# [WORK TO COMPLETE]
Pictures stay out of the answer, but every line of the material must be restated exactly.
____________
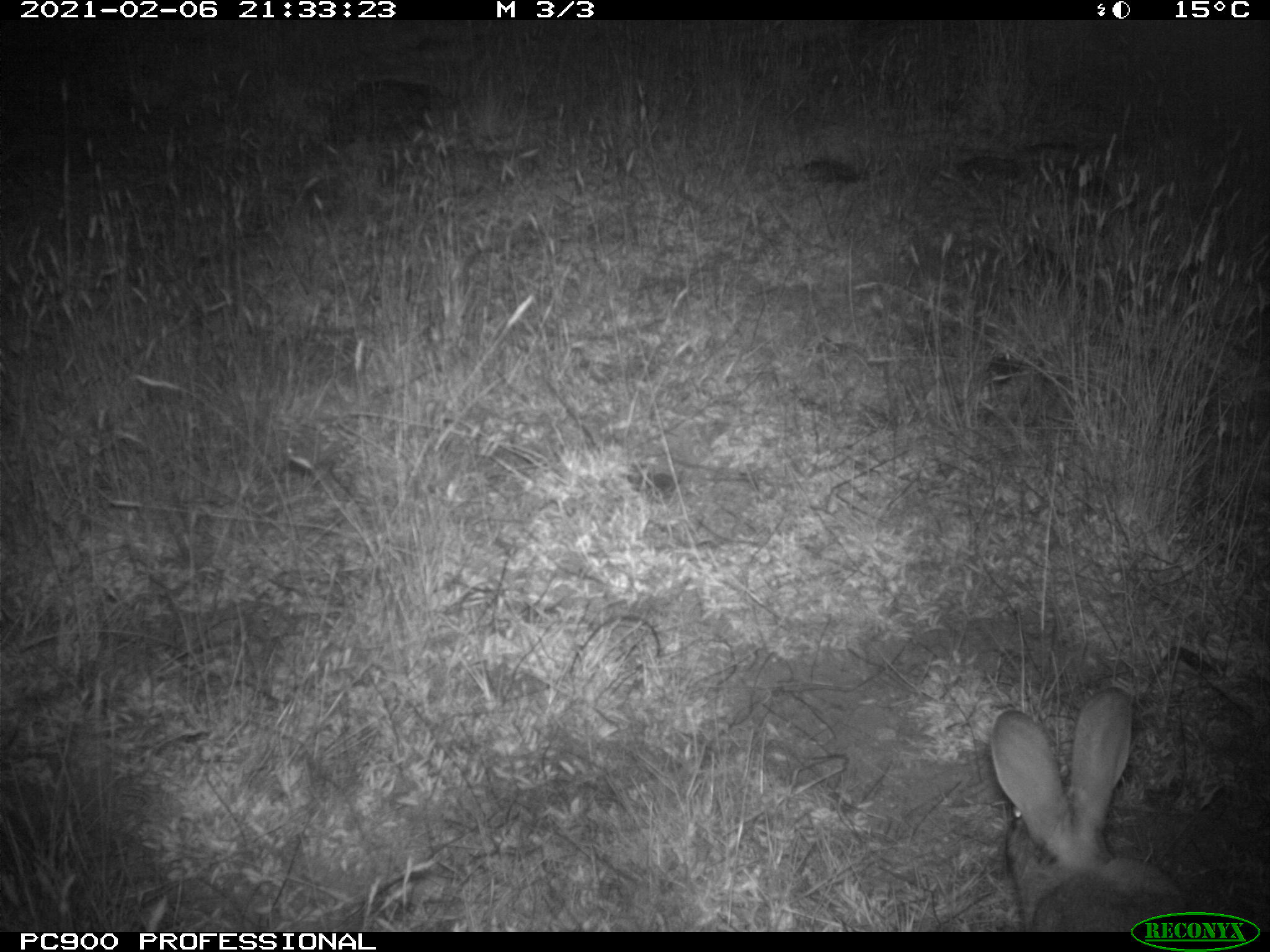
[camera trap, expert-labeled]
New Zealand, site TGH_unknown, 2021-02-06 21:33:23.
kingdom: Animalia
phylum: Chordata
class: Mammalia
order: Lagomorpha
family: Leporidae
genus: Oryctolagus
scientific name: Oryctolagus cuniculus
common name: european rabbit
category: rabbit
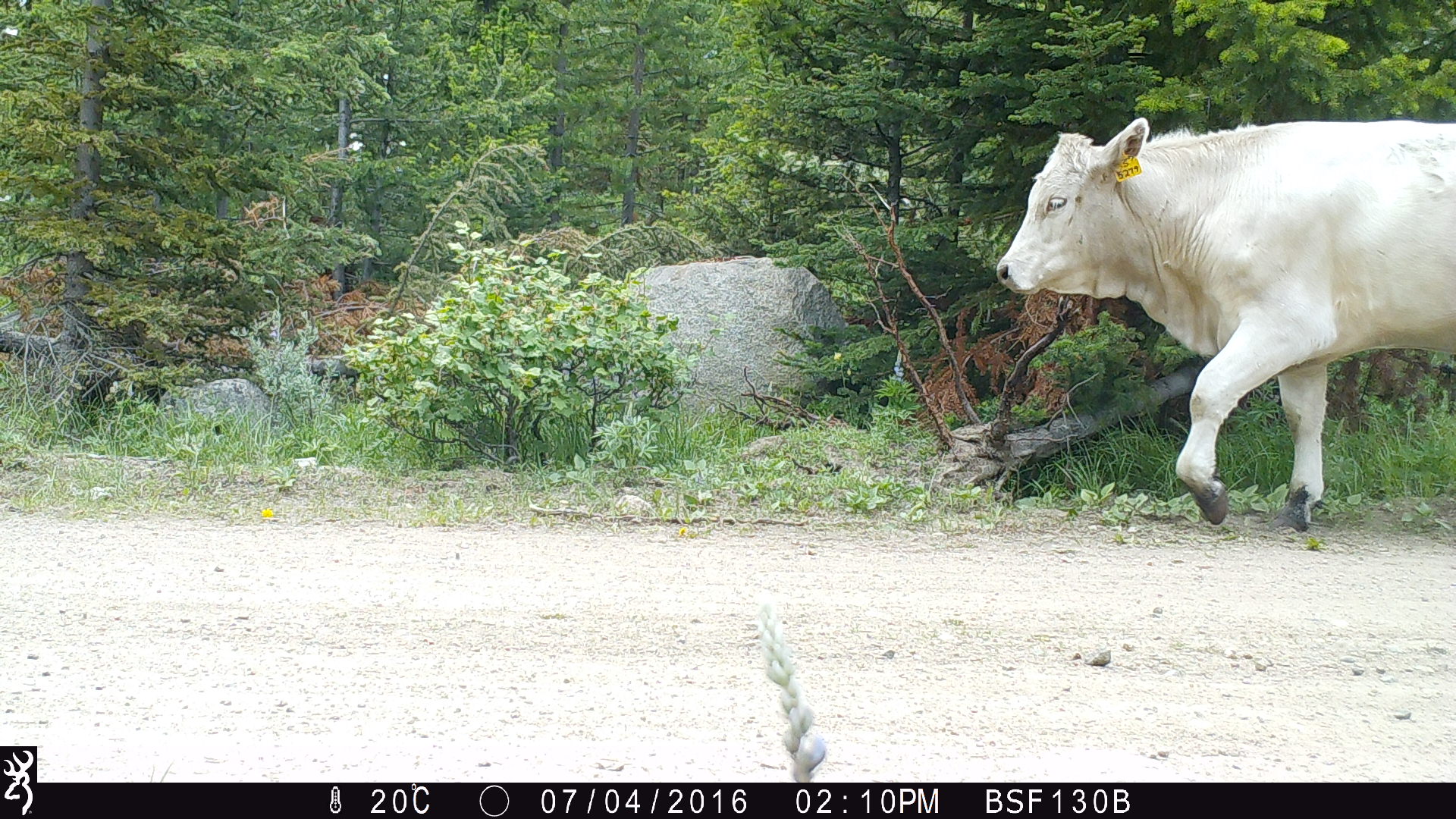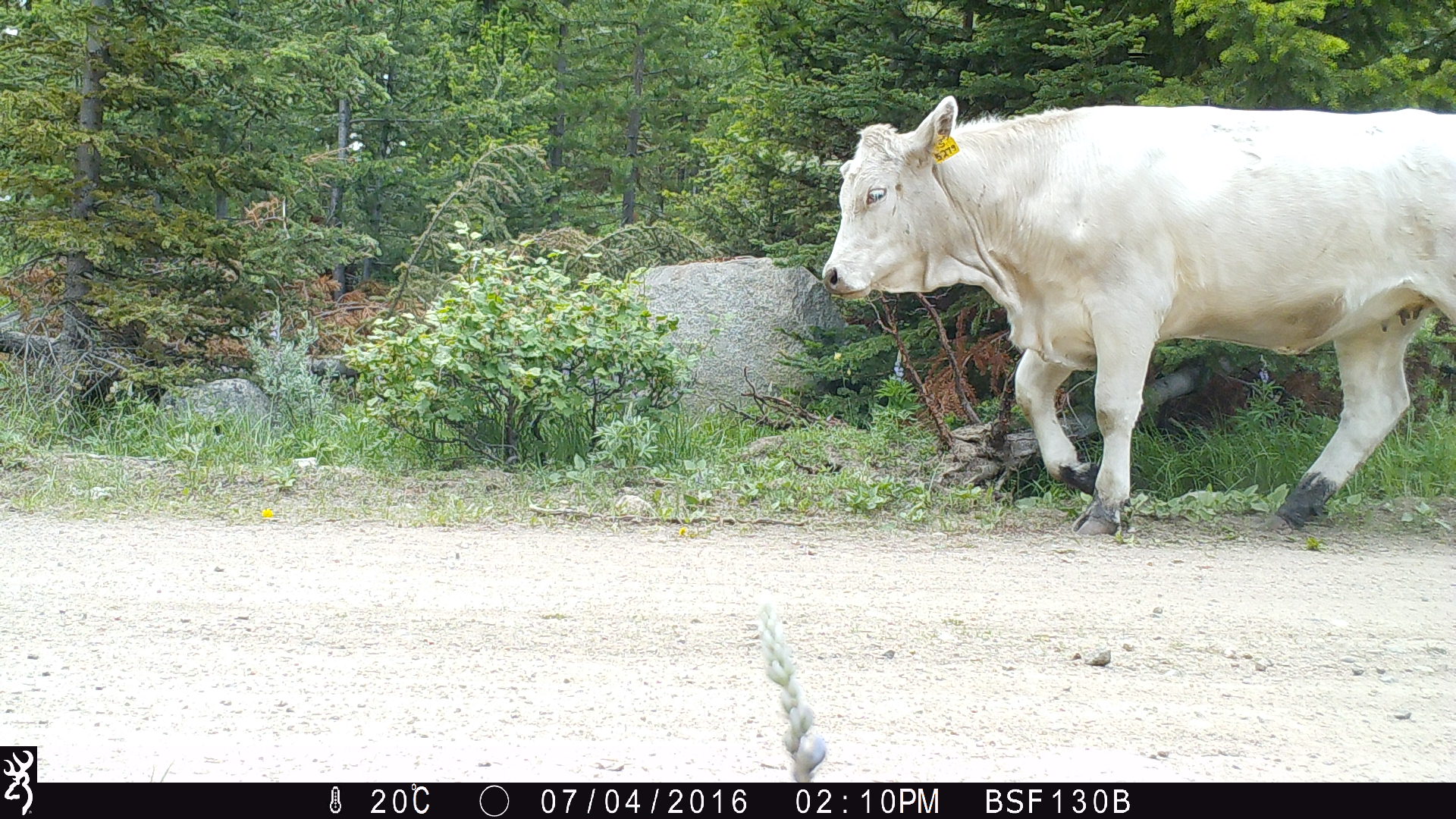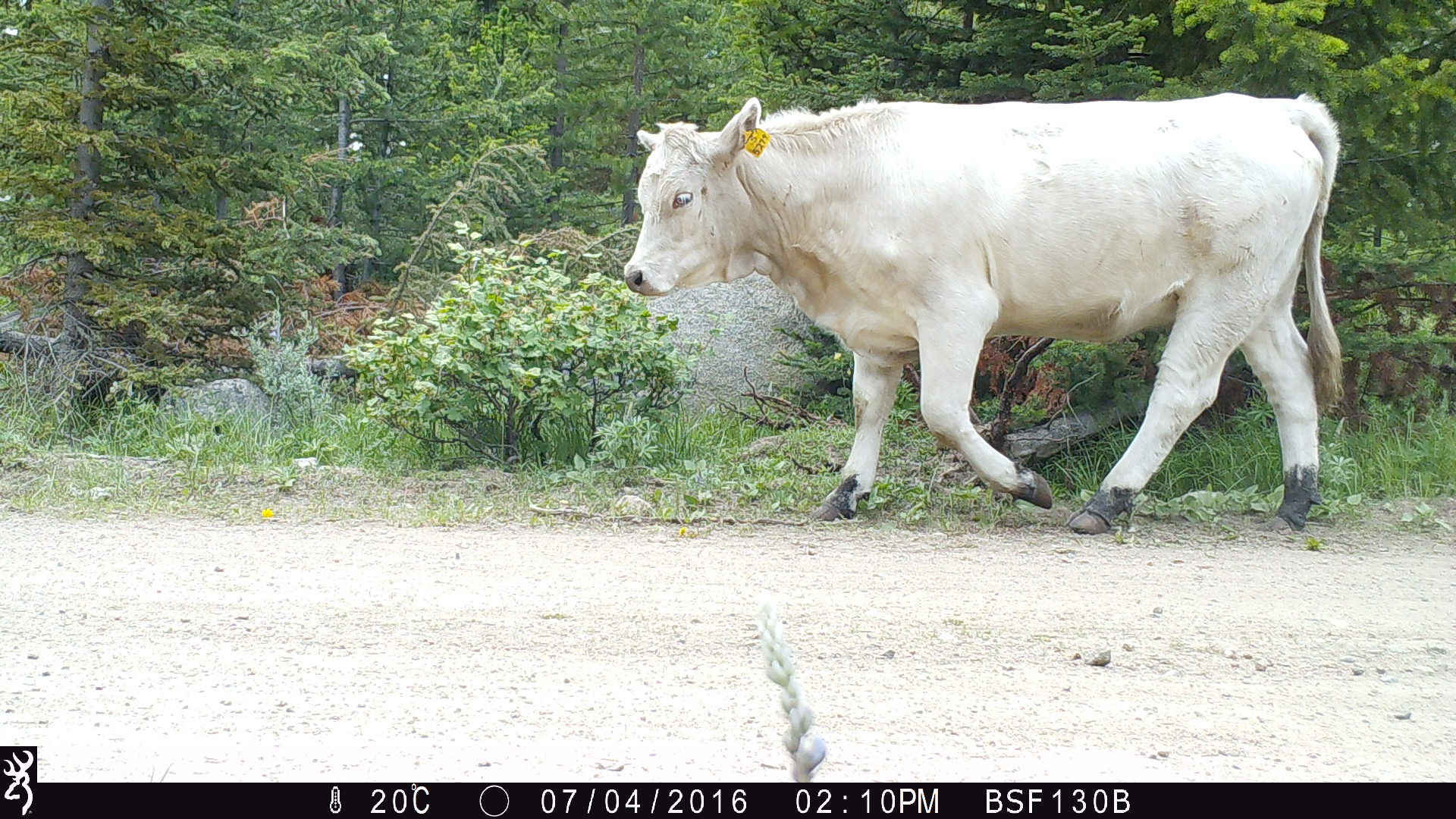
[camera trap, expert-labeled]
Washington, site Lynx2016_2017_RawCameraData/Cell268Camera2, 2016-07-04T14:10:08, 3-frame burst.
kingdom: Animalia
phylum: Chordata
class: Mammalia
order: Artiodactyla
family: Bovidae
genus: Bos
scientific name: Bos taurus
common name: domestic cattle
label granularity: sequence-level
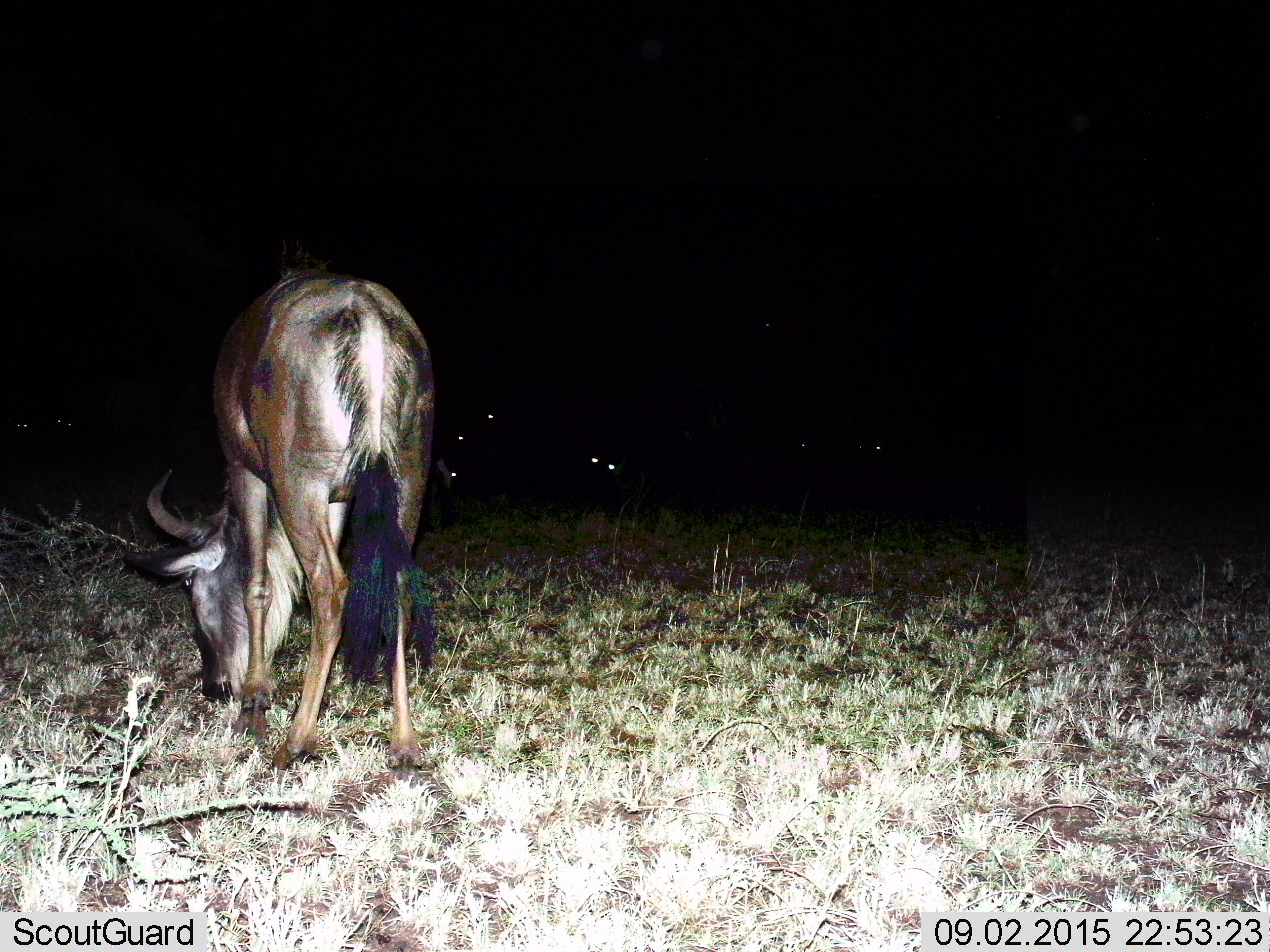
____________
# [ANSWER]
[camera trap, expert-labeled]
New Zealand, site TGH_unknown, 2021-02-06 21:33:23.
kingdom: Animalia
phylum: Chordata
class: Mammalia
order: Lagomorpha
family: Leporidae
genus: Oryctolagus
scientific name: Oryctolagus cuniculus
common name: european rabbit
category: rabbit
[camera trap, expert-labeled]
Washington, site Lynx2016_2017_RawCameraData/Cell268Camera2, 2016-07-04T14:10:08, 3-frame burst.
kingdom: Animalia
phylum: Chordata
class: Mammalia
order: Artiodactyla
family: Bovidae
genus: Bos
scientific name: Bos taurus
common name: domestic cattle
label granularity: sequence-level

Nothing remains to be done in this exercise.